Other liquor store owners who don’t use bots feel the practice is unfair. None of the anti-bot store owners The Dispatch contacted would talk on the record for this story, but all of them said they were increasingly at a disadvantage when it came to getting in-demand or rarer products. They also questioned how hundreds of cases of Hennessy — or whatever else — could disappear in minutes.
“How did everybody know it was going to be there and then it’s gone, all in under a minute?” one wondered.
Jones — who works on the warehouse, not enforcement, end of ABC — said that bots are not illegal.
“We’ve talked to the legal department and enforcement, and the position is that there’s nothing illegal about it,” he said. “It’s not that much different than stores that already hire a college student to sit in front of a computer all day and check, just like a bot would do. The only thing that could cause an issue is if (bots) eat up a ton of bandwidth. That would slow the whole system down.”
Light at the end of the tunnel
All of this — the bots, the backlogs, the queues of orders — may soon be irrelevant due to a bill passed in the most recent session that both privatizes operations at the warehouse and allows a new warehouse to be built.
“Inbound and outbound operations will be outsourced to a third-party company,” he said. “The big thing there is that (workers) will not be tied to the state personnel board as far as wages, so there will be more flexibility to answer the market and what the expectation for wages is.”
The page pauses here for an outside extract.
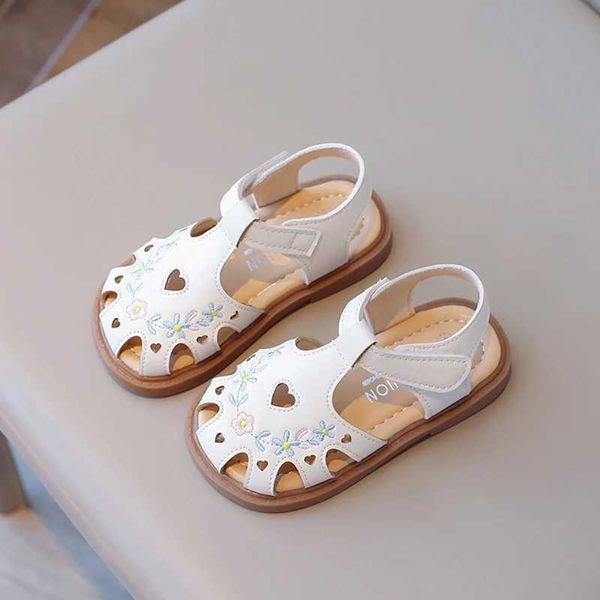 Sandálias verão menina sandálias de bebê primavera nova bordada de dedão fechado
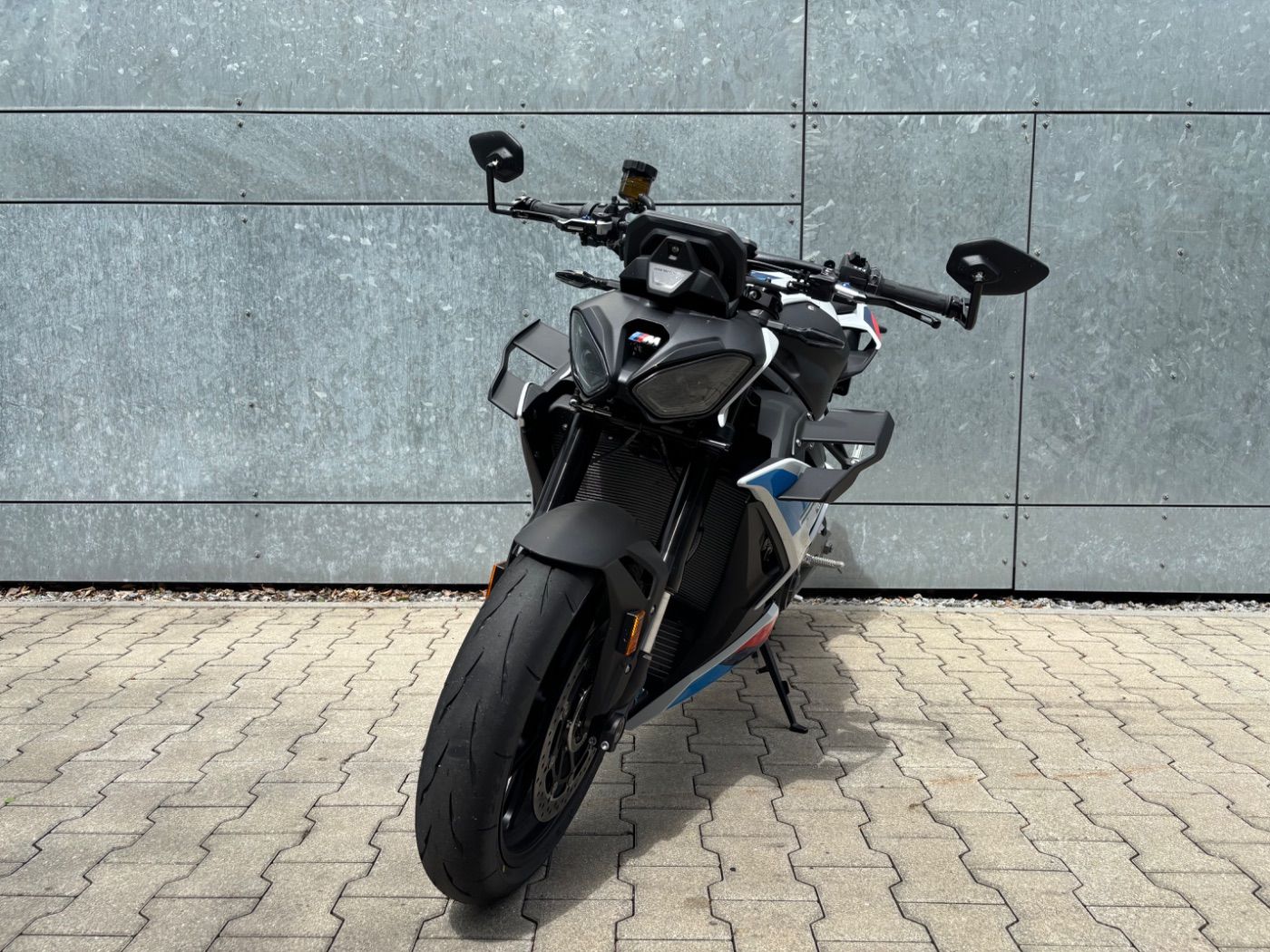 Fahrzeugabbildung BMW M 1000 R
The warehouse also typically operates on a four-day work week, and private ownership could expand those hours to better meet needs.
The majority of the liquor store owners who spoke to The Dispatch said they thought that would clear up many of the problems that drove store owners to bots in the first place.
“We’re expecting a pretty drastic change going forward,” Sims said.
Brian Jones is the local government reporter for Columbus and Lowndes County.